Рюкзак удобно лежит на полке, и будто дремлет, хвостом звеня. Листаю книгу, не зная, сколько пути осталось мне до тебя. Наушник в ухо, сто лет до лета, до лет текущих — полсотни лет, мы все себя потеряли где-то, когда-то, с кем-то нашли ответы — забыв, в итоге, на что ответ. Вагон неполон: пустые полки на месте тех, кто сегодня не. Гитару кто-то достал; аккордом сметает всё, что принёс извне. Играет тихо; поёт смешливо; вагон колёсами ритм отбил. "Лилит забудет твою фальшивость, неважно, кем для неё ты был. Лилит хохочет, дойдя до ручки, черноволоса и горяча. Приснится ночью, нагая сучка — с постели выпрыгнешь ты, крича. Все мы шлюхи Лилит — предаём, презираем, поголовно считая, что всё сходит с рук. И идём, незаметно, по самому краю, и уверенно пилим свой собственный сук". Гитара стихла, звенят стаканы, певец напился и крепко спит. Темнеет — что ж, темнота прячет раны.

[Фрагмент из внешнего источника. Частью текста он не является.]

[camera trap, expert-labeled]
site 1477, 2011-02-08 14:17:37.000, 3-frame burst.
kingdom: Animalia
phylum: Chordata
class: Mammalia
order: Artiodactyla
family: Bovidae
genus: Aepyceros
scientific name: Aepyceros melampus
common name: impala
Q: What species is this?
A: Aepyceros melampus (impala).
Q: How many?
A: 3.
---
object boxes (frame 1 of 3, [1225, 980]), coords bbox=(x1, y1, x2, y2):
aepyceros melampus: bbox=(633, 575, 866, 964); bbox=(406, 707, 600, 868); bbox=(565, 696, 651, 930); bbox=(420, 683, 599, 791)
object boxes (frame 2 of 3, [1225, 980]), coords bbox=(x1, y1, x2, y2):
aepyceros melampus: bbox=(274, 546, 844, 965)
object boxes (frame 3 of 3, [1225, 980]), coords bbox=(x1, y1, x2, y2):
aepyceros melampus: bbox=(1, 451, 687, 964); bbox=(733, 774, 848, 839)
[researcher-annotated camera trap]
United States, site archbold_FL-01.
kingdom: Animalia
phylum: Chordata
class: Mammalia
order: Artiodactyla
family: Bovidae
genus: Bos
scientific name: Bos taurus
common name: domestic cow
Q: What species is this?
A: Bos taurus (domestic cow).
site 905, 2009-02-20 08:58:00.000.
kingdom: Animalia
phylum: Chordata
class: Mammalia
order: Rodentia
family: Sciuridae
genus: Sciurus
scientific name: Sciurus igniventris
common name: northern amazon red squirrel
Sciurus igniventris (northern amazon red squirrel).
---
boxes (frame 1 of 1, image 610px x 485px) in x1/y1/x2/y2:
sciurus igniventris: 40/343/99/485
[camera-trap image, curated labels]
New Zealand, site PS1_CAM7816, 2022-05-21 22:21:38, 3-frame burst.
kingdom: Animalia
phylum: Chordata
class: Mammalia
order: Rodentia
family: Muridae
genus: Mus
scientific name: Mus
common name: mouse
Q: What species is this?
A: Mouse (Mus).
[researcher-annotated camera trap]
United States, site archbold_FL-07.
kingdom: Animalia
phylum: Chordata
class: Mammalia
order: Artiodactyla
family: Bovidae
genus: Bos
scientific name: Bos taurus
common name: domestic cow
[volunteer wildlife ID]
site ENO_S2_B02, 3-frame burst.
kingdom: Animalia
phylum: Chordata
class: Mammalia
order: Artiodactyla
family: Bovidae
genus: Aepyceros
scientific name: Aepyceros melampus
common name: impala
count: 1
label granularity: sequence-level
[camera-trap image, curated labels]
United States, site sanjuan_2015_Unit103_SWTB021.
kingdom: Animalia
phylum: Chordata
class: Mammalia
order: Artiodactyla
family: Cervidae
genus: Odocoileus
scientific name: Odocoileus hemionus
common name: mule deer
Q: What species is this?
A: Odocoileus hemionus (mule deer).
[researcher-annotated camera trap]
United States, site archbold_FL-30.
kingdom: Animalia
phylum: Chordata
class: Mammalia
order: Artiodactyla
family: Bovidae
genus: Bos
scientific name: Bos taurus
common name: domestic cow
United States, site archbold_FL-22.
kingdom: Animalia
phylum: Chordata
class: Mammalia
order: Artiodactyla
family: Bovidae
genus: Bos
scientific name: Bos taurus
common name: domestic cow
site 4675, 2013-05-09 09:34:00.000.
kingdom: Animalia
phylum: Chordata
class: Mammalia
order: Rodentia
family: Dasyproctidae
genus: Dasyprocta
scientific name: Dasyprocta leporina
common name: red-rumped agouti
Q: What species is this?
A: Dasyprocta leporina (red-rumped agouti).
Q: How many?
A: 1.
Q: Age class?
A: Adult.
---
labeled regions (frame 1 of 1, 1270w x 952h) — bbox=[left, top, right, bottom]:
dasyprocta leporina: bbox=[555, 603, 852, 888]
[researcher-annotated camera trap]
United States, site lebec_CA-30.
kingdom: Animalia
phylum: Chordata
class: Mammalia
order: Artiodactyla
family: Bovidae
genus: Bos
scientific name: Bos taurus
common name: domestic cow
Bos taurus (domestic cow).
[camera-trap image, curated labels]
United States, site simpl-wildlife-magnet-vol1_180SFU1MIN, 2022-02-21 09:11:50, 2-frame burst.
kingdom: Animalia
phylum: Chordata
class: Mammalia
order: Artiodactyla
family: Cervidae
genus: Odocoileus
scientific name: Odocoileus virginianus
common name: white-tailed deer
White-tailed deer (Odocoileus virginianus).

Отчего-то мне жалко Лилит.

Ночной перрон осторожно дышит, нагретый солнцем, и льнёт к ногам. Мазутом пахнет; чуть сносит крышу от смеси пота и табака. В дороге просто побыть счастливым: стакан гранёный да крепкий чай. Гитара чуть дребезжит, лениво, не время струнам сейчас звучать. Вагон качает, как лодку в море, чем дальше в сон — тем штормит сильней. В дороге хочешь не хочешь — сморит, дорога сгладит любое горе, но только если идти по ней. Уснуть — и спутать года, страницы, в закат по морю пешком уйти. Увидеть тех, кто давно только снится, такие родные, забытые лица, увидеть — и удержать в горсти. Дорога любит людей покрепче, видать, вкуснее выходит чай. Дорога помнит — тобою — встречи, чем старше стал, тем прощаться легче:
Наотмашь рубить с плеча.

Здесь очень-очень легко не помнить, как ты сменяешь людей и дни, как на губах застывает коркой тяжелый огонь, что горит внутри. Как ты привычно — сильнее многих — всех понимаешь, домой идя... Туда, где снявший улыбку Локи уже не боится сойти с ума. Может, во снах и в любимых книгах есть хоть лазейка в чудесный мир? Где каравеллу штурмуют бриги, сбился со счёта ночей эмир, где Крысолов уводил мальчишек — пока не поздно учить, спасти, где пара белых, обычных мышек могут вселенную сбить с пути? Где мчится поезд к тебе — прошедшей, где непонятно, что сон, что явь. И где в ночи кто-то шепчет: "Мы шлюхи, Лилит."
И, похоже, он прав.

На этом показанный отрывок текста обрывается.